Each of these factors carries a certain weight when calculating your credit score. Once the numbers are crunched, you end up with a credit score between 300 and 850. The higher the number, the lower the risk, and the more likely you are to qualify for a loan and a lower interest rate.
Why Is My Credit Score So Important?
Mortgage lenders and other lenders will pull your credit score when you apply for a loan. We use your credit score to predict risk. In other words, your credit score will help tell us how likely you are to continue to make your mortgage payment on time.
There are no universal standards for what qualifies as a good or bad credit score, or a minimum score for qualification. Lenders such as Greenway offer a number of loan programs to cover as many types of borrowers and scenarios as possible. These loan programs are issued by a variety of investors, who set guidelines that are used when loan applications are reviewed.
How Can I Find Out My Credit Score?
Consumers can request one free credit report per year from each of the three major credit reporting bureaus – Equifax, Experian and TransUnion. The bureaus will issue a credit score for a free. However, there is not one universal credit score. Different lenders use different credit scoring models for different borrowing purposes even though the information within the report is the same. That means you could get different credit scores from a credit card company and a mortgage lender.

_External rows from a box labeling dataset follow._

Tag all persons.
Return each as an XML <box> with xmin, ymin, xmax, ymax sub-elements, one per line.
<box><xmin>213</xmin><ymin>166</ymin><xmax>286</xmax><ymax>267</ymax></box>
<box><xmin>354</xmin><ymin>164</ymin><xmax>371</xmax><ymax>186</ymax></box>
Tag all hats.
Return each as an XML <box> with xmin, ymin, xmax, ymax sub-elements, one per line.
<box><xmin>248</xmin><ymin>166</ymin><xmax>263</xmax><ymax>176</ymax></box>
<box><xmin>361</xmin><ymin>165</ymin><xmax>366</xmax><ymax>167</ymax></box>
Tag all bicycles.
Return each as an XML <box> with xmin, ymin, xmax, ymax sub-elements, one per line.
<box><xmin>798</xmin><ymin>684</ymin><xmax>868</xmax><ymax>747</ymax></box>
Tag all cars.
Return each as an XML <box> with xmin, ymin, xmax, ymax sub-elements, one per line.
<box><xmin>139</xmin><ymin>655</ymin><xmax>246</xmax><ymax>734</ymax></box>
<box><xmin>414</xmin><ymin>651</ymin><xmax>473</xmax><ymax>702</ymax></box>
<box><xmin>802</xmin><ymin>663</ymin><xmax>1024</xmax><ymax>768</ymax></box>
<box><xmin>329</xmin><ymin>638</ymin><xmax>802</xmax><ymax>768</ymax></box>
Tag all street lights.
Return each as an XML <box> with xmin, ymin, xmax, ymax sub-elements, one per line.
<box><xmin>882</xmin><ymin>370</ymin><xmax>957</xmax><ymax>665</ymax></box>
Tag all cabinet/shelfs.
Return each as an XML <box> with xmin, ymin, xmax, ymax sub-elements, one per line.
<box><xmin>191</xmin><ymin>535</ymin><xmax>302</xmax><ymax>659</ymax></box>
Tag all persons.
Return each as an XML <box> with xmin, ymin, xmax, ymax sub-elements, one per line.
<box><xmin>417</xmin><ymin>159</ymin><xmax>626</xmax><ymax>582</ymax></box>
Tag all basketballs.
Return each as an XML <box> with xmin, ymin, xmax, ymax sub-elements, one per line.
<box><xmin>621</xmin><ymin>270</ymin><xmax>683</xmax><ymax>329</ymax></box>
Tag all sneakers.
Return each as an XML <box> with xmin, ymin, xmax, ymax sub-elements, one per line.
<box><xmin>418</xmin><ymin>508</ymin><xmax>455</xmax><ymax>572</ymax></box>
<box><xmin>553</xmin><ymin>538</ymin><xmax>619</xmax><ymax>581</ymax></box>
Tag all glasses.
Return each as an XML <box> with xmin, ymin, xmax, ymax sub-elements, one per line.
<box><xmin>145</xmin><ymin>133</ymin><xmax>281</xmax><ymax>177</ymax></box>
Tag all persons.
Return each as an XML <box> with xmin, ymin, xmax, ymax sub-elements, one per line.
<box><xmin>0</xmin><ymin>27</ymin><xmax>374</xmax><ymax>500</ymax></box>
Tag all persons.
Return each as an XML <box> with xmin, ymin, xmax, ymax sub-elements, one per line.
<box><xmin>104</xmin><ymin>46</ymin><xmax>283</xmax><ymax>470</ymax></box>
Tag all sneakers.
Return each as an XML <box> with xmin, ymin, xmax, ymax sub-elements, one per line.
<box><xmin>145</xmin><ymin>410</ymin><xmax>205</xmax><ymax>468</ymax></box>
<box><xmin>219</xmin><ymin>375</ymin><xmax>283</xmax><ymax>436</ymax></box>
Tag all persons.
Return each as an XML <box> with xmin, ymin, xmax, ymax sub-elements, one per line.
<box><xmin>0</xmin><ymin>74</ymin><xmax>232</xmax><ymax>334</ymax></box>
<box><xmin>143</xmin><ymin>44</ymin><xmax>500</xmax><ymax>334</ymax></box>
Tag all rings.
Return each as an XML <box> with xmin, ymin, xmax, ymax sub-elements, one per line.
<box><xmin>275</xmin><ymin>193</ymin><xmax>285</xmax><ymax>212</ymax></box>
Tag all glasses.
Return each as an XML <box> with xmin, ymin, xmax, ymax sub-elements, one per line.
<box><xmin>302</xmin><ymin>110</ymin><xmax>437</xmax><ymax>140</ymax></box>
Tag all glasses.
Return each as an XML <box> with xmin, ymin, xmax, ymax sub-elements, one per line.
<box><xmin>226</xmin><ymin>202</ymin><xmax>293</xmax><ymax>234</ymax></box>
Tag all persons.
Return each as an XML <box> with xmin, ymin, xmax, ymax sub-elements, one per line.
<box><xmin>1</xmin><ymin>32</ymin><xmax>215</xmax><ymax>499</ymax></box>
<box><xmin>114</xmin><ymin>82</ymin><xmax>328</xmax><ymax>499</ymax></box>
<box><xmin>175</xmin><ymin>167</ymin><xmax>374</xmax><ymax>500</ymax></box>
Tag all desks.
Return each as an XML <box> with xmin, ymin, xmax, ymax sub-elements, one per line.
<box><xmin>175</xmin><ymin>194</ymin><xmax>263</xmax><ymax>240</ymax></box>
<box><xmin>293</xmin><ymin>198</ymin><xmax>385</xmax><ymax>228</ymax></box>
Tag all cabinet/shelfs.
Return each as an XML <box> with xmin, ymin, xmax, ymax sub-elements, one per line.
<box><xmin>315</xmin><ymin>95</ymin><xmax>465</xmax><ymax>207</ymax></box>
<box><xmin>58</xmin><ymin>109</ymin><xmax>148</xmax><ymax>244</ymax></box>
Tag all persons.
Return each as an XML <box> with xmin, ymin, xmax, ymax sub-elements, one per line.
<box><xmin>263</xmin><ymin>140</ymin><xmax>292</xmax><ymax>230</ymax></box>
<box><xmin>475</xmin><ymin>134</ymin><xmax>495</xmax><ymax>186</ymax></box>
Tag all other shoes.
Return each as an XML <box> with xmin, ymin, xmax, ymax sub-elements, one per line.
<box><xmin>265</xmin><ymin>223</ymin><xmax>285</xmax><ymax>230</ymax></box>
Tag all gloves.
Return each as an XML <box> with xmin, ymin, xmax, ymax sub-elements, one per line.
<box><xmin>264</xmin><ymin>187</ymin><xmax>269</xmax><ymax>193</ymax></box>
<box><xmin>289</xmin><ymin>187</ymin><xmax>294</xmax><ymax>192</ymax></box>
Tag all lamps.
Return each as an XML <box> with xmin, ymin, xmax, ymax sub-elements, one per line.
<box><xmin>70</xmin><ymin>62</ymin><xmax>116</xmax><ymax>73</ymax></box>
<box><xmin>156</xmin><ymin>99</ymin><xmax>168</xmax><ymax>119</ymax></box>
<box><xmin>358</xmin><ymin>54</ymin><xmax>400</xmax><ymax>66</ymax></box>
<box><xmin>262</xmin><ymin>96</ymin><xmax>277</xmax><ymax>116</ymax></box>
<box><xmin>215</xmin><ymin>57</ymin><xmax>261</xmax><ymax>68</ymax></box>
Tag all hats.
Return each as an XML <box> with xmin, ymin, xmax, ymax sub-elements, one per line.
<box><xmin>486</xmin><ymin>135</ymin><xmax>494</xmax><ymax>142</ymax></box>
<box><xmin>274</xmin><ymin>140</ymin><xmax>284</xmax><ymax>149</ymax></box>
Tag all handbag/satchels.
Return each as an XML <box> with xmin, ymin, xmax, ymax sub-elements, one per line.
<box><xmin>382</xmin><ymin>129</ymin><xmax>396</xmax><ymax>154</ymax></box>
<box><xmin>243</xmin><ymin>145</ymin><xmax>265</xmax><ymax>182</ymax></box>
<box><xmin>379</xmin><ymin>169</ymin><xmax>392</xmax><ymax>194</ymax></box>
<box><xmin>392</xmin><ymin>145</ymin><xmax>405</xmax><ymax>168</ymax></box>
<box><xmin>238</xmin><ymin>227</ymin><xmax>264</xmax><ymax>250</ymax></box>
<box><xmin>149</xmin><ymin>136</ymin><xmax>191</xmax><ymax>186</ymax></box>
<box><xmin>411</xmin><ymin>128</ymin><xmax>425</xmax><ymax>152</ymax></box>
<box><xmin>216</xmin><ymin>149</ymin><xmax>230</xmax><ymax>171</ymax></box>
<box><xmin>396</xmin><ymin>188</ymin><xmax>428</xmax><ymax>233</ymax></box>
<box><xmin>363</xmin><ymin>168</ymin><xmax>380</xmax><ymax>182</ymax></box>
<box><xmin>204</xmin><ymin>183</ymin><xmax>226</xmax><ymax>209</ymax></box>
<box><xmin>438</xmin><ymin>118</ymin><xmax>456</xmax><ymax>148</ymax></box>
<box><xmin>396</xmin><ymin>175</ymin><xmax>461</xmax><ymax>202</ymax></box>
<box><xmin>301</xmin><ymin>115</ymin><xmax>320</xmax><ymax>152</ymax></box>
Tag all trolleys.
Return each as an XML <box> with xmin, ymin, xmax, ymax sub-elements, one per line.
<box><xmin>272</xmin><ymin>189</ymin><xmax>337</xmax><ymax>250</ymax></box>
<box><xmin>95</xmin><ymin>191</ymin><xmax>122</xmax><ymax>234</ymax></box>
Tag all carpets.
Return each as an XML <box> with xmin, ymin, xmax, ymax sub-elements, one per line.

These days, many monthly credit card statements include your current credit score. There are other services that will provide you with your credit score for free, but you’ll probably be added to an email list and get bombarded with promotional offers. You could also get stuck in a free trial membership that automatically turns into a paid membership unless you manually cancel. You’ve probably seen ads for these companies on TV and online.
Keep in mind that it can be difficult to distinguish legitimate companies from scams and identity thieves. A legitimate company will never require you to provide credit card information. If you want to see your credit score, your financial institution is the best place to start.
Should I Review My Credit Report?
It’s a good idea to take advantage of your ability to receive free credit reports. This allows you to go over your credit data in detail and look for errors, which can be caused by everything from security breaches to data entry mistakes. Any inaccuracies in your credit report could affect your credit score and your ability to qualify for a loan.
If you’re planning to make a major purchase like a home and you're concerned about keeping your credit report clean, there are a number of credit monitoring services that charge a monthly fee to look for suspicious activity on your credit report. You’ll then be notified immediately if such activity occurs.
You should also monitor your bank and credit card accounts on a regular basis and set up alerts so you’re automatically called, texted or emailed if a purchase exceeds a specific amount or occurs in an unusual location.